AT News
KABUL: As Taliban are rampaging and sweeping across Afghanistan, First Vice President Amrullah Saleh says Pakistan is reveling in the militant gains and seizing on the unrest with “euphoria and excitement”.
In a tweet, Saleh lambasted Pakistan, accusing its officials of “lies and denials”.
“Peshawar Shura of Taliban has felt more pain recently as it screams loud in the streets. Still Islamabad denies being the country behind massacre of Afghanistan; highest bar of lies and denial,” he said.
In a string of incendiary tweets on Sunday, the intrepid vice president said Pakistani leaders have yet again mistaken “tensions with war and a group with a nation”.
Saleh shared a report of Pakistan’s Geo News television in which crowds of people were seen carrying Taliban flags and chanting slogans in their support. They were reportedly participating in a funeral.
He said that madrasas of Taliban in Pakistan are receiving mortal remains of Taliban fighters.
His harsh reaction to Islamabad-Taliban nexus reflects strong anti-Pakistan sentiments in Afghanistan.
With Taliban adding to their quickly increasing territorial gains, militias have been rising to fight back. And the resurgence of militias has worried Pakistan.
In a recent desperate attempt of warning, Pakistani Ambassador to Kabul on Sunday said that sending militias to fight the Taliban would worsen the situation in Afghanistan.

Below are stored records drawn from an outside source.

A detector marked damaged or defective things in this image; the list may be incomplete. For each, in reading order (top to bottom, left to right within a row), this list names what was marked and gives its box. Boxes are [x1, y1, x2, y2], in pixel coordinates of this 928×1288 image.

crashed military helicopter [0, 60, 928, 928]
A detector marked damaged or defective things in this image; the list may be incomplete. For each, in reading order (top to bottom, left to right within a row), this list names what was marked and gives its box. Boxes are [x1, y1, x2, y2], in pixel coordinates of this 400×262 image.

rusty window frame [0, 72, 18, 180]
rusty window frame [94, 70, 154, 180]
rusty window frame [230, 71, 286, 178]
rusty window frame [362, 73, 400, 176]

Mansour Ahmad Khan told AFP that the situation would become dangerous if the current confrontation turned into a war between the militias and the Taliban. “Therefore, it is important that the Afghan government’s capacity to defend itself against these attacks and security challenges be strengthened”.
In a riposte to these remarks, the Afghan Ministry of Defense has rampaged Pakistan for supporting Taliban.

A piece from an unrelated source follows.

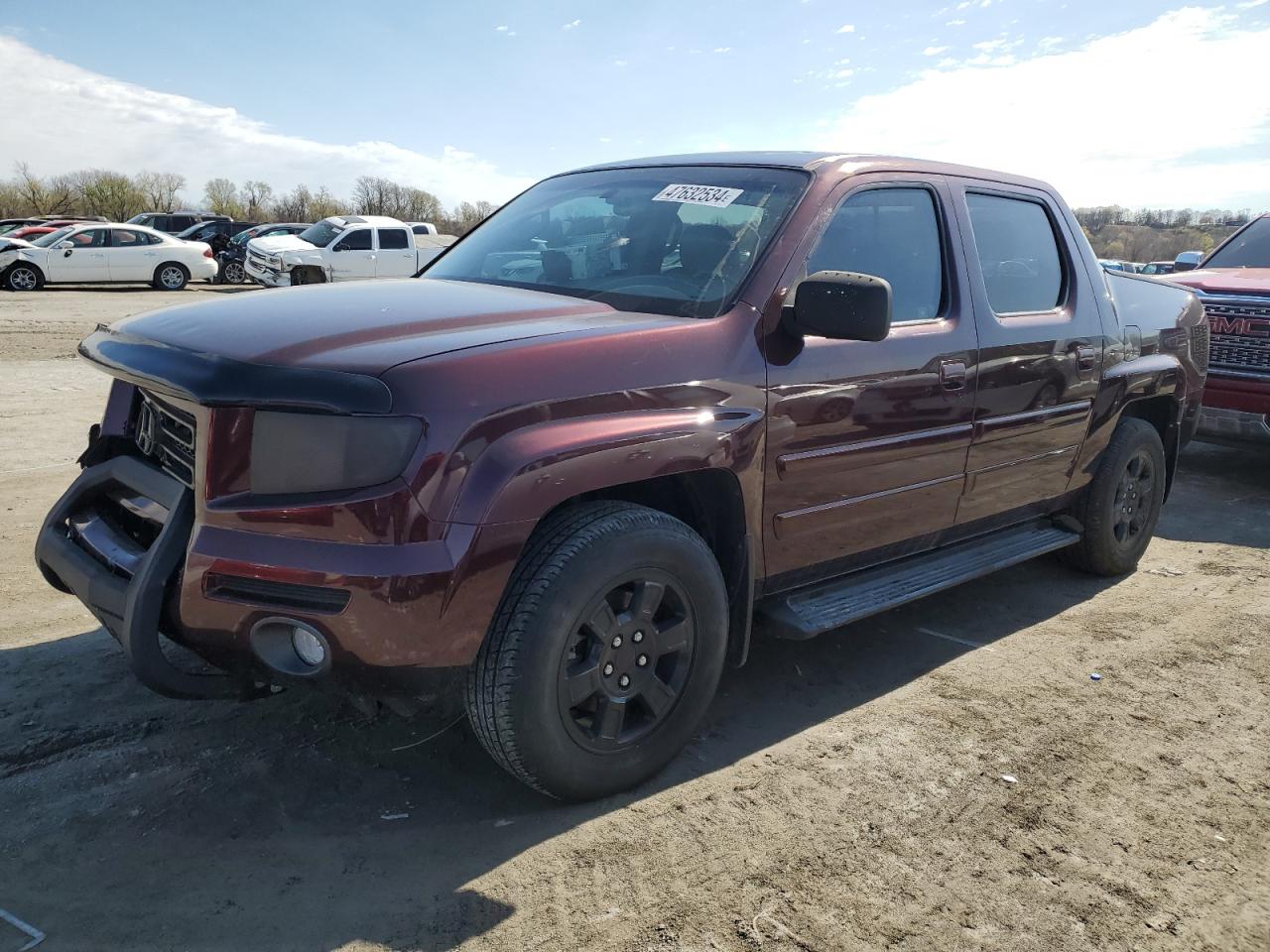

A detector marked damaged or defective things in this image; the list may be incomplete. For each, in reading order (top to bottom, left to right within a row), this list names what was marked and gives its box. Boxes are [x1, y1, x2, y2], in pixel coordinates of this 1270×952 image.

damaged front bumper [35, 454, 251, 700]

“Those mobilized to defend the Afghan security forces were not militias but ordinary people whose struggle was for peace and defense of Afghanistan,” ministry spokesman Fawad Aman told VOA.
“If Pakistan is concerned about the security situation in Afghanistan, it must stop supporting the Taliban in Afghanistan and prevent Taliban leaders from using their territory to plan their attacks on Afghanistan and the Afghan people,” he said.

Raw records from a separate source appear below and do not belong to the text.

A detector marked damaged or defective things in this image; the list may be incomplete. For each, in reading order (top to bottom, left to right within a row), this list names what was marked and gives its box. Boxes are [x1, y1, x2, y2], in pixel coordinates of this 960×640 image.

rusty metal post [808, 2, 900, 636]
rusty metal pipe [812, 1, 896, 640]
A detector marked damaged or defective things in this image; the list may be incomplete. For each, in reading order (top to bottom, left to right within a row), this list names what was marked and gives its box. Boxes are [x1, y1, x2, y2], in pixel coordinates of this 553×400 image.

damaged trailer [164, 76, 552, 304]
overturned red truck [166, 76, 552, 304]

Meanwhile, Kars Alexander, Canada’s former ambassador to Kabul, has said that Taliban were “foreign proxy fighters fighting for the Pakistani army”.
He wrote, “The Taliban have not changed one iota. They are foreign proxies, fighting for Pakistan army. They violate the UN Charter, the Universal Declaration of Human Rights and the UN Security Council resolutions of the last two decades, as well as meetings, conferences and communiqués.”
He urged the United States and its allies to take notice and action.
The Pakistani government has consistently denied allegations of any support for the Taliban.
However, Pakistani Interior Minister Sheikh Rashid Ahmad recently told Geo News TV that most of the families of Taliban leaders live in Pakistani cities.
He added that the bodies of the Taliban were being buried in the country and that their wounded had been transported to Pakistan for treatment.